CV
RESUME OF GIBSON OWEN;
I started my experience of being surrounded by art when I frequently visited the farm property of one of our prominent stone sculptors on the South Coast of NSW. This early exposure at ages 8 to 14 years, apparently had a strong element of empowerment and from then on I felt permitted and invited to play a part in the great creative experiment.
At 15 years of age I undertook a metal trade apprenticeship which developed and brought out a competence and confidence in the use of my hands and tools. This apprenticeship allowed me to learn blacksmithing, welding, fitting and turning and engineering drafting. This last skill was very important as it developed in me an ability to draw with reference to proper proportions and perspective. I found that with these two skills I was at least off to a good start in all art work and particularly in drawing and painting. A sense of proportion in negative and positive shapes was a real assistance in sculpting.
I did not go to art school so I have never learnt the rules that one should not break or even the rules that one should obey. I was able to rely on competence and confidence with my hands and that sense of proportion and perspective to get involved in acts of creation.

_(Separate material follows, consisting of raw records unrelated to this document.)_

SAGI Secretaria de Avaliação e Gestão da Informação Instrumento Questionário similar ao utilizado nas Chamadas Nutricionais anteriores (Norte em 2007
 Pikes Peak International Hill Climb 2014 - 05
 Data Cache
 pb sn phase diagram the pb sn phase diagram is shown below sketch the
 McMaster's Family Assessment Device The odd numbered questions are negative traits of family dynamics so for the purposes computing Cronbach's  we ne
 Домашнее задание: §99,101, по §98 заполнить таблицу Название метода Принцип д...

In moving out of a trade environment into the cerebral activities of a practicing lawyer I stayed involved with the need to express myself in the visual arts and studied with Lyndon Dadswell, Arthur Murch and Tom Bass. I went back often to the sculpture park of the South Coast to experience marble and granite monoliths in the acres and felt very free to follow my need to express myself in the visual arts.
I had a years stay in Sussex, UK, and went to a water-colour course at the local technical college and enjoyed it immensely. I then worked my way into a solo exhibition with Holdsworth Gallery and then a second solo at the same gallery. When that gallery closed I had a further two exhibitions with the Private Gallery in Sydney and then a solo exhibition at the Lionel Lindsay Gallery in Toowoomba.
I was at all times also working with metal and wood in creating works and giving them away to friends and family. This is a very precious avenue of disposal as I never lose contact with these pieces.
My most recent solo exhibition was at Gallery HM and it finished on the 17th May, 2006. There I exhibited 8 pieces of sculpture. I am presently concentrating on works in wood and particularly rose wood.